We report the antihypercalcemic and antimetastatic effects of CLIK-148 in vivo, which is a specific inhibitor of
cathepsin L. The decalcification during bone absorption is followed by the degradation of type-1
collagen by osteoclastic
cathepsins.
Tumor-bearing osteoclasts or
TNF-alpha-activated osteoclasts secrete large amounts of
cysteine proteases, especially
procathepsin L, which powerfully degrade type-1
collagen leading to
tumor-associated bone absorption and release of bone
calcium. The bone pit formations in vitro, which are caused by osteoclasts derived from human bone marrow cells activated by RANKL and
M-CSF and also by mice osteoclasts activated by
TNF-alpha, are significantly prevented by CLIK-148 treatment.
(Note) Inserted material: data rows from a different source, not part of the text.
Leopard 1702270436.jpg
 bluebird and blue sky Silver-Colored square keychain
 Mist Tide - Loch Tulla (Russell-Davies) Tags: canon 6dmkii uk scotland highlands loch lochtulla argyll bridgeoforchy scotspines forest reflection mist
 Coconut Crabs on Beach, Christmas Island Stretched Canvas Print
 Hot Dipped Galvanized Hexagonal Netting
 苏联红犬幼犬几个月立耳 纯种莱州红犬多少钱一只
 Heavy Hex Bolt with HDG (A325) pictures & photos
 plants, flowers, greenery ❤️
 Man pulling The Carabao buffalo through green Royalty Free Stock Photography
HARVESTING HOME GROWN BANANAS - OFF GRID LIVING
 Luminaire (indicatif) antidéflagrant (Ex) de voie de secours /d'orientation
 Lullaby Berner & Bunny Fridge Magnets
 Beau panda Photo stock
We evaluated the in vivo inhibitory effect of malignant
hypercalcemia induced by LJC-1 human mandibular
cancer inoculation by CLIK-148 treatment, and the CLIK-148 treatment significantly protected against the
tumor-induced
hypercalcemia. On the protection of bone
metastasis of colon 26 PMF-15 implanted to mouse calvaria, CLIK-148 treatment significantly inhibited calvaria bone absorption (direct
metastasis). The CLIK-148 treatment also reduced distant bone
metastasis to the femur and tibia of
melanoma A375
tumors implanted into the left ventricle of the heart.